Y ya que todo esto es, al mismo tiempo, res sacra,conviene entonces que la preparación para el Sínodo se apoye no solamente sobre el intercambio de reflexiones, experiencias y sugerencias, sino que tenga también un carácter sacral. Es necesario rezar mucho por los trabajos del Sínodo. De ellos depende mucho para un ulterior proceso de renovación, iniciado con el Concilio Vaticano II. En este campo, mucho depende de aquellos operarios que "el Dueño envíe a su mies" (cf. Mt 9, 38).Hoy, cercanos ya al tercer Milenio de la venida de Cristo, quizá experimentamos de manera más profunda la magnitud y las dificultades de la mies: "La mies es mucha"; pero vemos también la escasez de obreros: "Los obreros son pocos" (Mt 9, 37)."Pocos": y esto atañe no sólo a la cantidad sino también a la calidad. De ahí, pues, la necesidad de la formación. Por eso tienen un significado decisivo las palabras del Maestro: "Rogad, pues, al Dueño de la mies que envíe obreros a su mies" (Mt 9, 38).
El Sínodo al que nos preparamos debe tener un carácter de oración. Sus trabajos deben transcurrir en una atmósfera de oración por parte de los mismos participantes. Pero no basta. Conviene que estos trabajos estén acompañados por la oración de todos los sacerdotes de la Iglesia entera. Las reflexiones que he propuesto en el Ángelus dominical, desde hace algunas semanas, están encaminadas a suscitar esa oración.
5. Por esto, el Jueves Santo de 1990 -dies sacerdotalis de toda la Iglesia- tiene en este período preparatorio un significado fundamental. Desde hoy es necesario invocar al Espíritu Santo que da la vida: ¡Ven, Espíritu Creador! Ningún otro tiempo ayuda a percibir tan íntimamente la profunda verdad sobre el sacerdocio de Cristo, Aquél, que "con su propia sangre penetró en el santuario una vez para siempre, consiguiendo una redención eterna" (cf. Hb 9, 12), es el sacerdote de la nueva y eterna Alianza, que al mismo tiempo "amó hasta el extremo a los suyos que estaban en el mundo" (cf.

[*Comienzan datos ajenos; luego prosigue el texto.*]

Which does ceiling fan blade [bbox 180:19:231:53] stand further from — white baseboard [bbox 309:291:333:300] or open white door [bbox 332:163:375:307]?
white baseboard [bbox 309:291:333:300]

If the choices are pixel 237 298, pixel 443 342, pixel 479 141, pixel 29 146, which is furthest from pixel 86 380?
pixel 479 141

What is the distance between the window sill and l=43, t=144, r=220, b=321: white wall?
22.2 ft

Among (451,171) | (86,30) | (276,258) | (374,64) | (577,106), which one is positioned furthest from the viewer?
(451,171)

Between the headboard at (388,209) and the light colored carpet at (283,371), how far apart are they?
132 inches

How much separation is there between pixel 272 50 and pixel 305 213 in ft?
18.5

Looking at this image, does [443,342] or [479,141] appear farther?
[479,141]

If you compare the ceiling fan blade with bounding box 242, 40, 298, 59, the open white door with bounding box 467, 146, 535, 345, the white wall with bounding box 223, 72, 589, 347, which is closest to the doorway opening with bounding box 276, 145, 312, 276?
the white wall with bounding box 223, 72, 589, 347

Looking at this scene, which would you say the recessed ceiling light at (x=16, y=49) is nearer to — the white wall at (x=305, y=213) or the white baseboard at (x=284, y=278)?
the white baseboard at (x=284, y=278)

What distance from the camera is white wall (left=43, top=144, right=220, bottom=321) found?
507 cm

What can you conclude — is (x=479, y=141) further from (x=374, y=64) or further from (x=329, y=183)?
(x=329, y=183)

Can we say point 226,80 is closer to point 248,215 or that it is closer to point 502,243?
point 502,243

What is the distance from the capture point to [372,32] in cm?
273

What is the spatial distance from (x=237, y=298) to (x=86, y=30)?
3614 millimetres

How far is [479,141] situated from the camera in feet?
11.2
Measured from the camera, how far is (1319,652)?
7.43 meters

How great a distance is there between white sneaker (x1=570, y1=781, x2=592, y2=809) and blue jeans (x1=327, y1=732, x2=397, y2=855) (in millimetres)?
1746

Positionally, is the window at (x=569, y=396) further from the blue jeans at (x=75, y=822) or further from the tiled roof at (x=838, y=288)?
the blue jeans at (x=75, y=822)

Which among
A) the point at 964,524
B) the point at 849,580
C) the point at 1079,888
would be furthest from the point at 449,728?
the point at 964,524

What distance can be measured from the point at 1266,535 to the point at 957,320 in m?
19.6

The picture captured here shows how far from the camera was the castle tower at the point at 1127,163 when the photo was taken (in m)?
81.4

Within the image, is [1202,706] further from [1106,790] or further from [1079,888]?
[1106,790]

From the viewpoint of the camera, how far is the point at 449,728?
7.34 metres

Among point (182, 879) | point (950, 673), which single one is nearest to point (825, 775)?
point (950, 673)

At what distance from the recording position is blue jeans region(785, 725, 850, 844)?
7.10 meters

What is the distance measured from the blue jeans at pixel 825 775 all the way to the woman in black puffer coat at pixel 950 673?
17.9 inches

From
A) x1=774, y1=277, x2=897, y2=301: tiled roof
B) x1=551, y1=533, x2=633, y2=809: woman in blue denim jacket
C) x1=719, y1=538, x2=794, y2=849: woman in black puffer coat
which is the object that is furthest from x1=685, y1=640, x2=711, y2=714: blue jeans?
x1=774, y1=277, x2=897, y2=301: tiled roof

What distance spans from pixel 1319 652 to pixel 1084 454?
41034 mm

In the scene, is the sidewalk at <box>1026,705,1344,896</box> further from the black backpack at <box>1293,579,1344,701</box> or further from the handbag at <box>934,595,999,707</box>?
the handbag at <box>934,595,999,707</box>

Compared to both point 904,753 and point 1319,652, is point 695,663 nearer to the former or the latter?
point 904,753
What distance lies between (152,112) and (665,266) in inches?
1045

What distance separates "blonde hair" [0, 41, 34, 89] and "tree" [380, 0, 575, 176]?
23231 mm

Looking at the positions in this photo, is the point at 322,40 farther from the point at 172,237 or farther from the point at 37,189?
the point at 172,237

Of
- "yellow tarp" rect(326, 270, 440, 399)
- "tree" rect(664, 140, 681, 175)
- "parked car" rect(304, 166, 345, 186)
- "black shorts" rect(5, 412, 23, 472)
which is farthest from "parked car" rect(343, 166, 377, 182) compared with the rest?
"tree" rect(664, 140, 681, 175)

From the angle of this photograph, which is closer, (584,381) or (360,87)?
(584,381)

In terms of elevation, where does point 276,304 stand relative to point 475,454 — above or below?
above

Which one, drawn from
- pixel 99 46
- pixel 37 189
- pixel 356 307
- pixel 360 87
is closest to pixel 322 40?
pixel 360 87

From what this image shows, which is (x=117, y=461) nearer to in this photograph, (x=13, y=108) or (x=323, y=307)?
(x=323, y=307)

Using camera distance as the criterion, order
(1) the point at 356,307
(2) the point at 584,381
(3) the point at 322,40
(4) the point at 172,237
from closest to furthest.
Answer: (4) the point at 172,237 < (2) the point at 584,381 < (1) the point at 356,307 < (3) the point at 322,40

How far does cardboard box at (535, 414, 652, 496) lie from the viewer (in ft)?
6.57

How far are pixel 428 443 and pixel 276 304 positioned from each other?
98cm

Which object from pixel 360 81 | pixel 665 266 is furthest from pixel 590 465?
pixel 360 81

Jn 13, 1). Y la medida de este amor es el don de la Última Cena: la Eucaristía y el sacerdocio.
Reunidos en torno a este don mediante la liturgia de hoy, y en la perspectiva del Sínodo dedicado al sacerdocio, dejemos actuar en nosotros al Espíritu Santo para que la misión de la Iglesia siga madurando hasta llegar a la plenitud en Jesucristo (cf. Ef 4, 13). Que podamos conocer cada vez más perfectamente "el amor de Cristo, que excede a todo conocimiento" (Ef 3, 19). Que en Él y por Él podamos ser colmados "hasta la total plenitud de Dios" (Ibid.) en nuestra vida y en nuestro servicio sacerdotal.
A todos los hermanos en el sacerdocio de Cristo deseo manifestar mi estima y mi amor con una especial bendición apostólica.
Vaticano, 12 de abril, Jueves Santo del año 1990, duodécimo de mi Pontificado.